The actual posting ability of all three apps is limited. Blogger’s posting client allows for none of the formating options that often make blogging a more attractive option over social networking sites, which rarely allow for italics and bolding in status updates. WordPress’s posting client, and livejournal’s to a lesser extent, both require a basic understanding HTML, which can be a huge deterrent for less tech savvy people. In addition, blogging really isn’t made for mobile devices. Blog entries are generally expected to be longer, and it’s much harder to format longer text posts on a mobile device, not to mention if you want to work in some sort of multimedia element. Overall, SNS lend themselves to mobile devices much better than blogging services, which in term makes SNS services available to a much wider audience.


Social Networking sites are important for a number of reasons. As the old adage goes, it’s who, not what, you know that counts. Networking can lead to a great number of opportunities in life. Sites like LinkedIn are built around the assumption that networking is good for businesses. SNS let people seek support from others. People with chronic illness are extremely likely to participate in online discussions and seek out support from their online networks.

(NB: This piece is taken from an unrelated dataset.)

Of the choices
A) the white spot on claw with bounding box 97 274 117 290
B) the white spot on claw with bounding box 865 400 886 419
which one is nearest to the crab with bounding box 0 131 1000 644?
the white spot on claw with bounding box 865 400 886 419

Social networking sites are an important component of getting under represented groups like women and people of color online and getting them acquainted with ICTs in general. SNS are a crucial part of beginning to bridge the digital divide in terms of gender, race and age and will hopeful lead the way in equalizing digital inequality in terms of ICT use and skill level.

Finally, as the events in the Middle East in early 2011 showed, social networking sites have completely transformed the political and information landscape. Services like twitter help keep people informed about events all over the world in a way that not even newspapers can begin to replicate. Government outreach using social media is critical for the future, as is citizen journalism using these same services.

And although these services still have a long way to go in terms of credibility, they are not disappearing any time soon.